# YOUR ASSIGNMENT:
Your response must be made up of each line in the data below that contains the string "site".

━━ LISTED ENTRIES

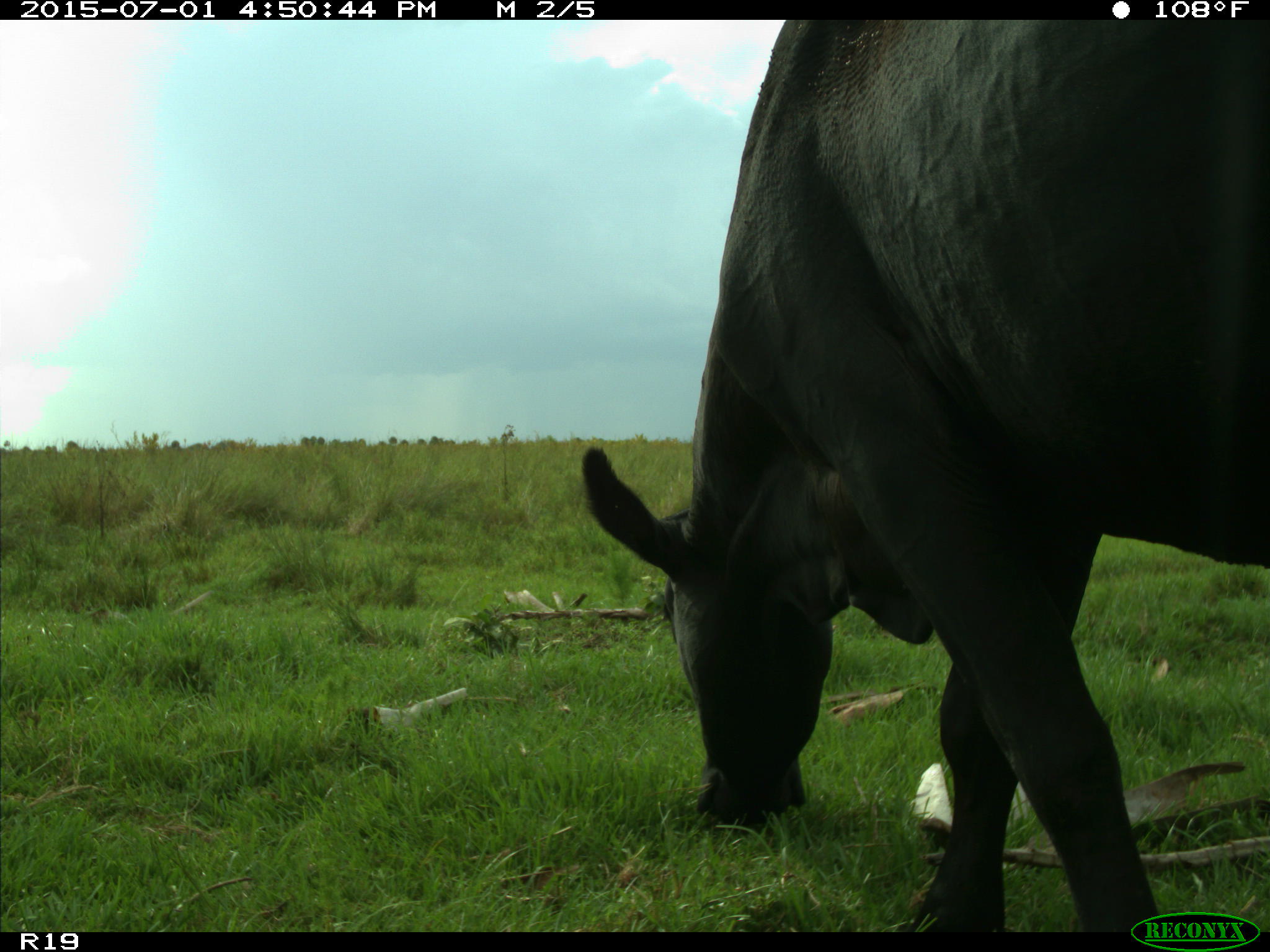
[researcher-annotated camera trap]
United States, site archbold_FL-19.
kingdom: Animalia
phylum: Chordata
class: Mammalia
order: Artiodactyla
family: Bovidae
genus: Bos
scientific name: Bos taurus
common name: domestic cow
Bos taurus (domestic cow).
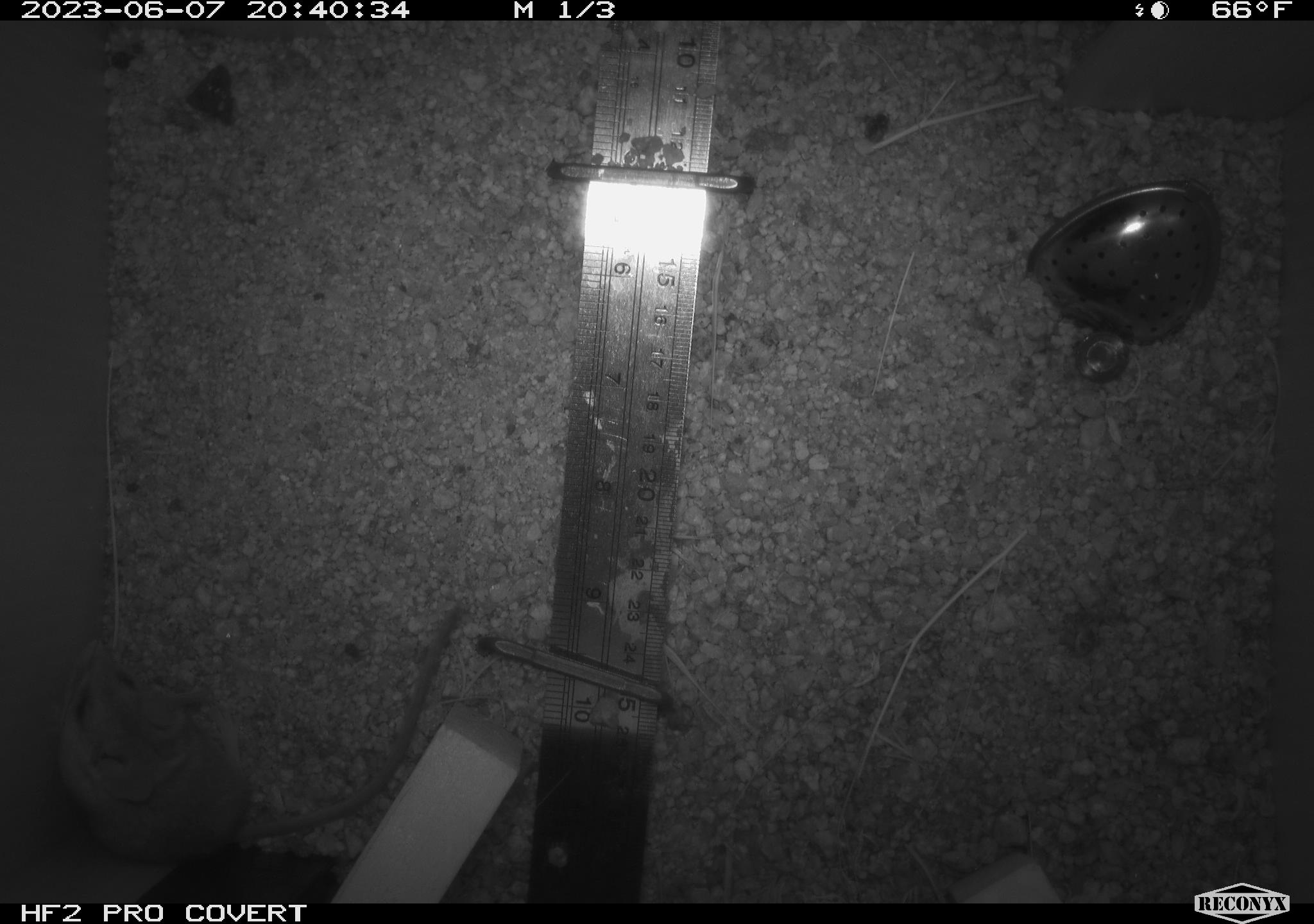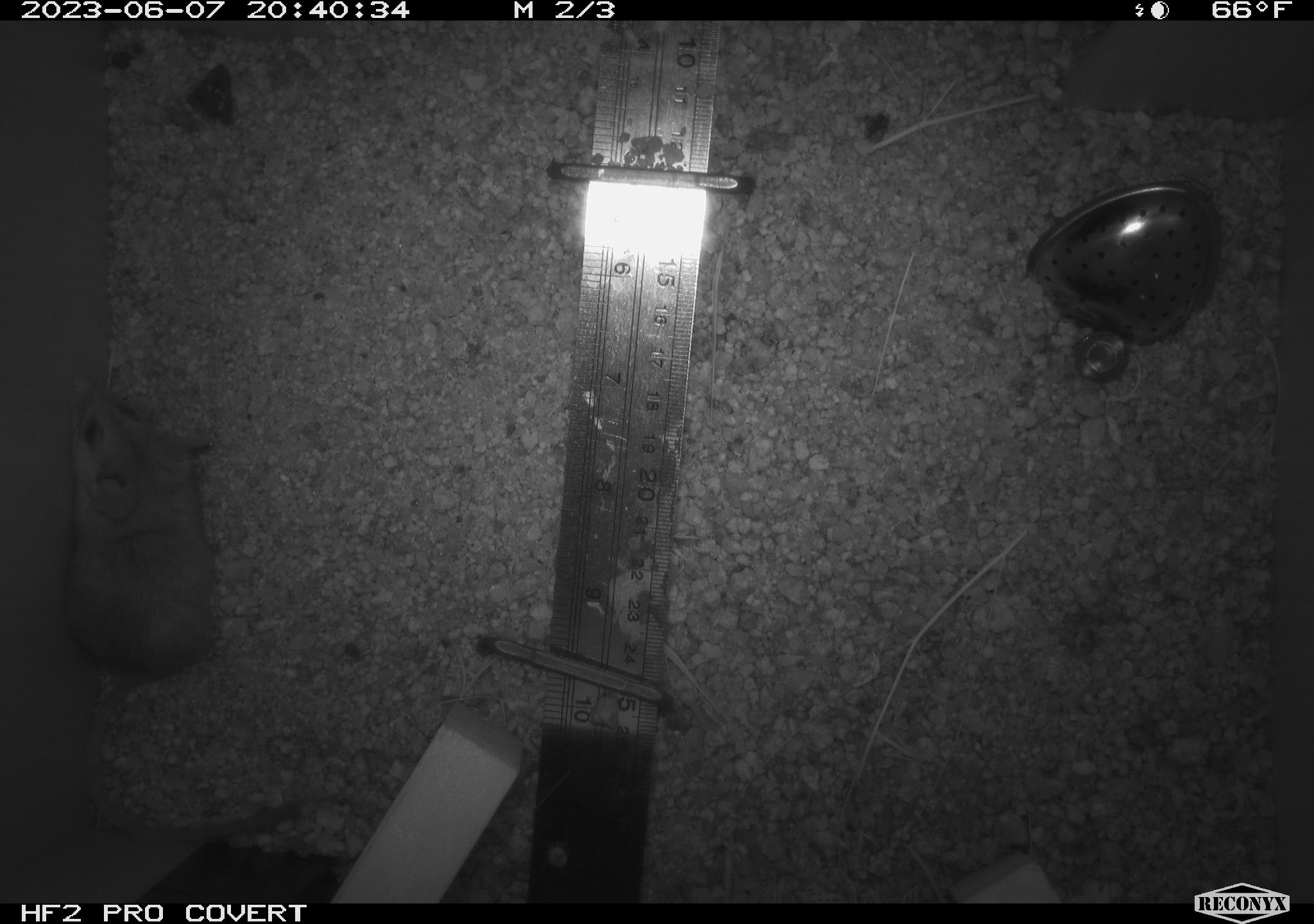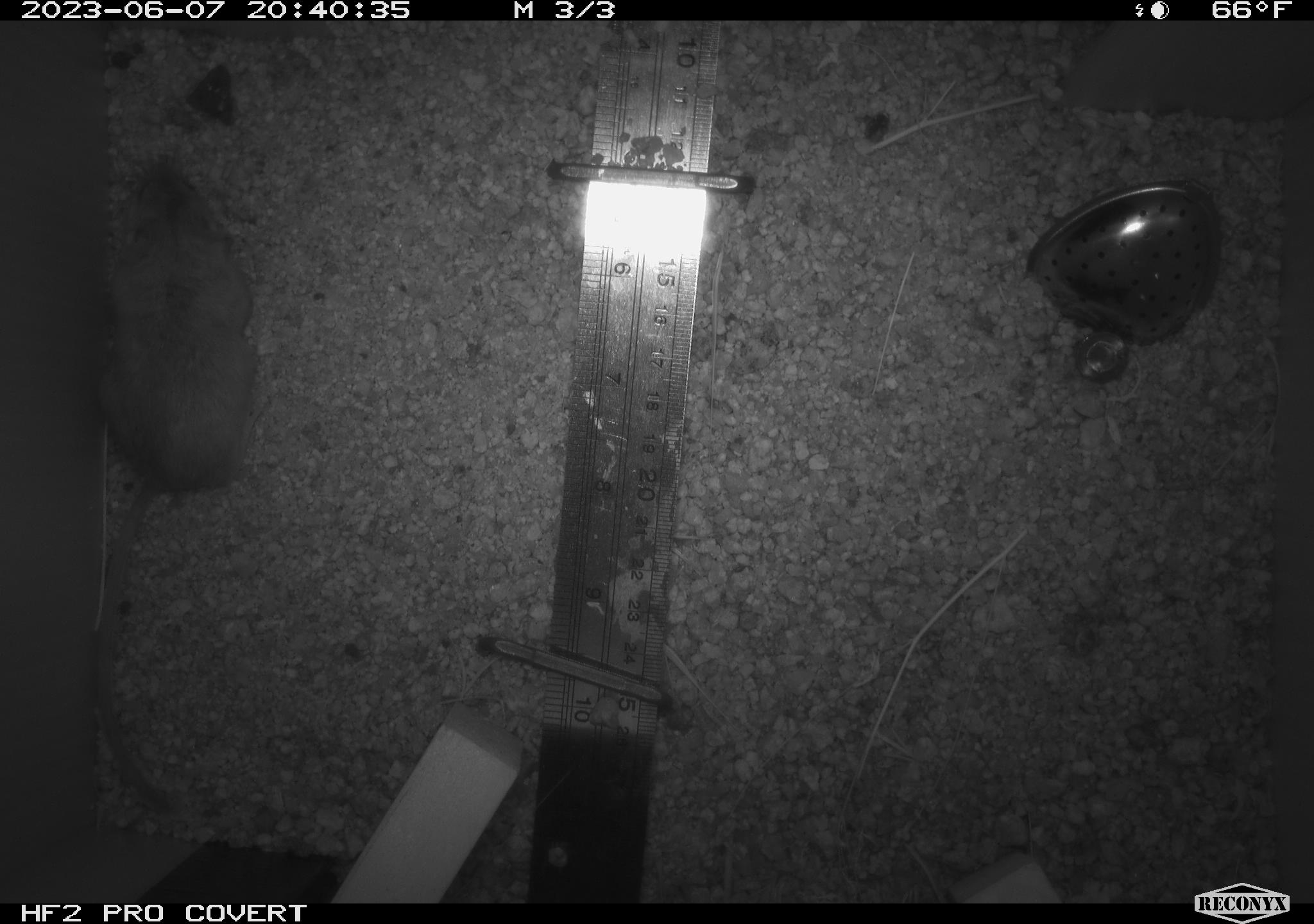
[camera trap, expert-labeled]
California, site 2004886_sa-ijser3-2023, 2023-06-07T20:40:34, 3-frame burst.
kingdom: Animalia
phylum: Chordata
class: Mammalia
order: Rodentia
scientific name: Rodentia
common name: mouse species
Mouse species (Rodentia).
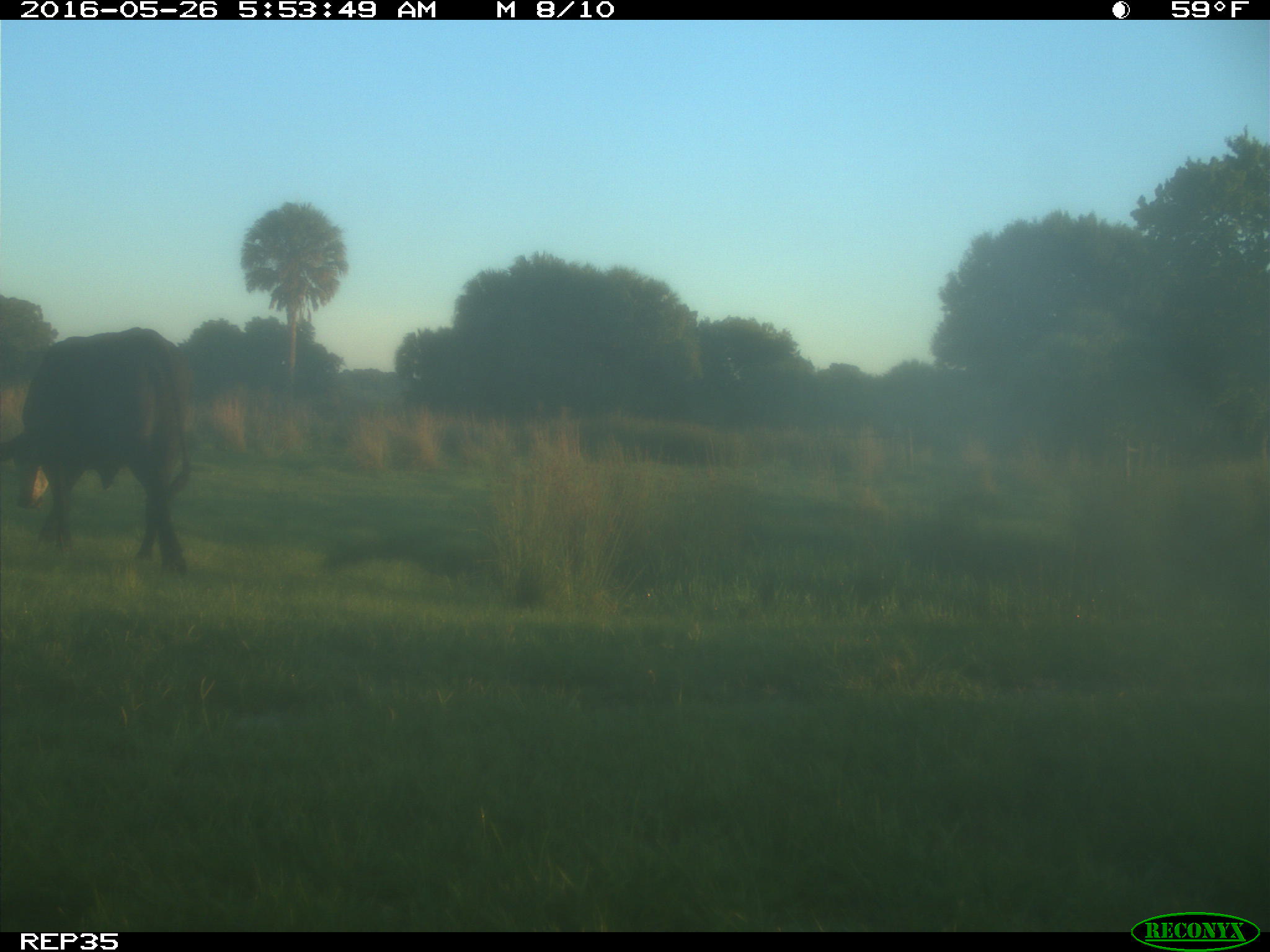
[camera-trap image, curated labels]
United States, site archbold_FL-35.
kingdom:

━━━━

# ANSWER TO THE PROBLEM:
United States, site archbold_FL-19.
California, site 2004886_sa-ijser3-2023, 2023-06-07T20:40:34, 3-frame burst.
United States, site archbold_FL-35.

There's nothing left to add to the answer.